What you have to do: Pull out each line in the listing below that contains the word "image", and copy those lines in full.

Records to use:

— start —

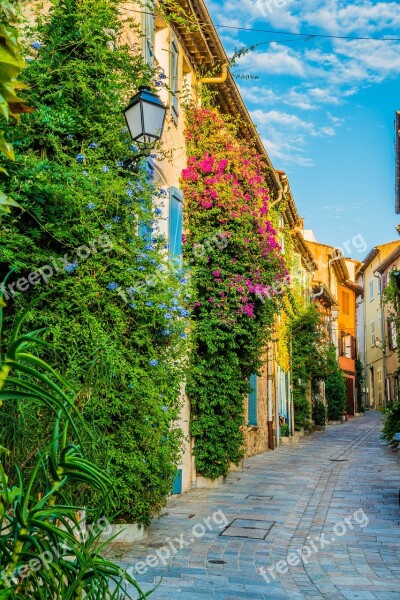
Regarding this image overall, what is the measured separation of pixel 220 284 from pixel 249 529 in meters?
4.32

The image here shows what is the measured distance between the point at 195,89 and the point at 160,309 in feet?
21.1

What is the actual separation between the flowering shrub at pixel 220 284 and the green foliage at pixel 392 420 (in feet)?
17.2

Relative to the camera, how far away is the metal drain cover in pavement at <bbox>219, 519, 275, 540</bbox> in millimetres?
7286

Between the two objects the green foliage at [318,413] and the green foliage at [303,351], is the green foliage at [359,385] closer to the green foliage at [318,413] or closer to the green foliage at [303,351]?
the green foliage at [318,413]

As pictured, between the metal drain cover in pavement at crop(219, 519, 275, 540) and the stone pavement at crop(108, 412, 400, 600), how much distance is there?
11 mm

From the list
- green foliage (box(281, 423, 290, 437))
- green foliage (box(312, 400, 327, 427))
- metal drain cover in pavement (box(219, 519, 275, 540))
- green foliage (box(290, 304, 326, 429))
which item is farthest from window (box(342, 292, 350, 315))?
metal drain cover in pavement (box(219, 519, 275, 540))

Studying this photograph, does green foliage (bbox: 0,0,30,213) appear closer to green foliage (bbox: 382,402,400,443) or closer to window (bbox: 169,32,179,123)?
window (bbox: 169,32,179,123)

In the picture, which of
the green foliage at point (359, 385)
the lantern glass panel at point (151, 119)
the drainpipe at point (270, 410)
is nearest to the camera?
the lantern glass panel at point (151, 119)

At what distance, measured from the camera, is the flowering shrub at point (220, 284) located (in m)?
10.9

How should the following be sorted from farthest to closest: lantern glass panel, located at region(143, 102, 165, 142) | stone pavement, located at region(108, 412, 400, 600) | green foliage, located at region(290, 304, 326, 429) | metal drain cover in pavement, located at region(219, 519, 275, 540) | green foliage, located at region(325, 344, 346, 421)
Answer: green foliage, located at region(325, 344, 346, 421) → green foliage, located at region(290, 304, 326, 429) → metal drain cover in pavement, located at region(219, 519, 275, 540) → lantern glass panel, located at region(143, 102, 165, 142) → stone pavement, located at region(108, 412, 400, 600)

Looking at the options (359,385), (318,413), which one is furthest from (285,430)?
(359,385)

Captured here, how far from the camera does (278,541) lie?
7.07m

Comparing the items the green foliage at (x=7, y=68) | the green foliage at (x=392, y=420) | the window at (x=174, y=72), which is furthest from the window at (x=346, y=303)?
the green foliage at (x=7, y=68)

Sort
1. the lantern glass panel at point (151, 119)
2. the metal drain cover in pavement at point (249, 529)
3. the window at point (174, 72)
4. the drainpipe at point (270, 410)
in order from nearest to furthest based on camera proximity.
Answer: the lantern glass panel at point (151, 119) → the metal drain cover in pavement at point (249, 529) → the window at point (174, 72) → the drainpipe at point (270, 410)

— end —
— start —

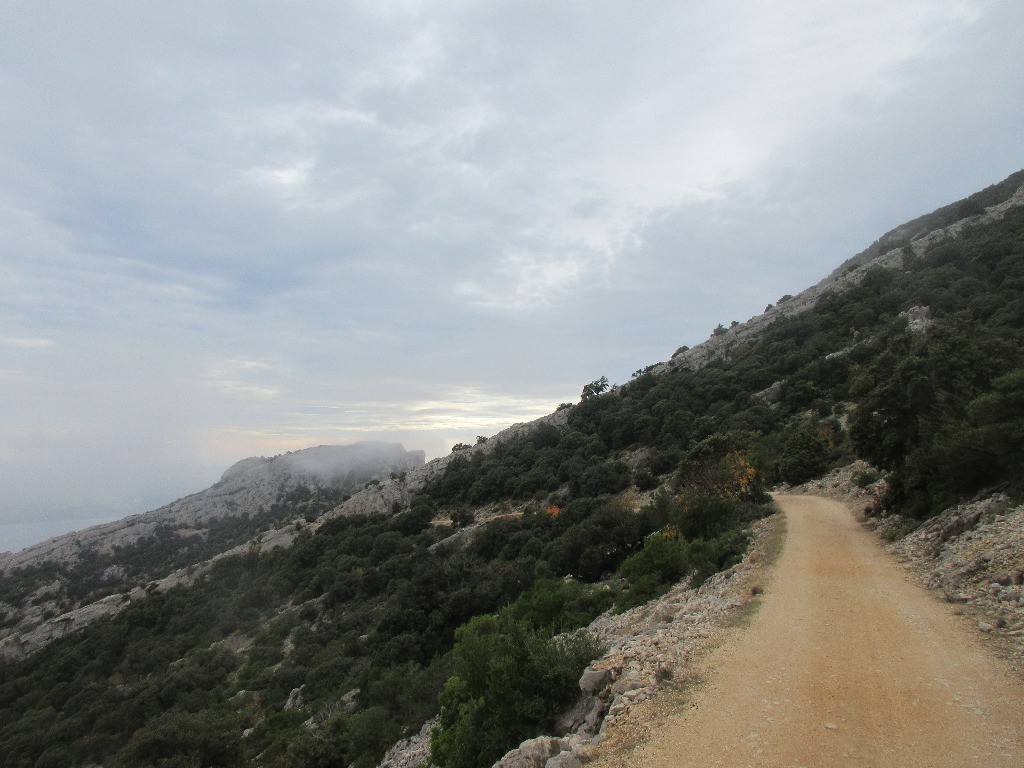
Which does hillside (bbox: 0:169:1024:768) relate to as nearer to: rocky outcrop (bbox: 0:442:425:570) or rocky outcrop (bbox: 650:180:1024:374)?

— end —

Response to the exercise:
Regarding this image overall, what is the measured separation of pixel 220 284 from pixel 249 529 in meters?
The image here shows what is the measured distance between the point at 195,89 and the point at 160,309 in feet?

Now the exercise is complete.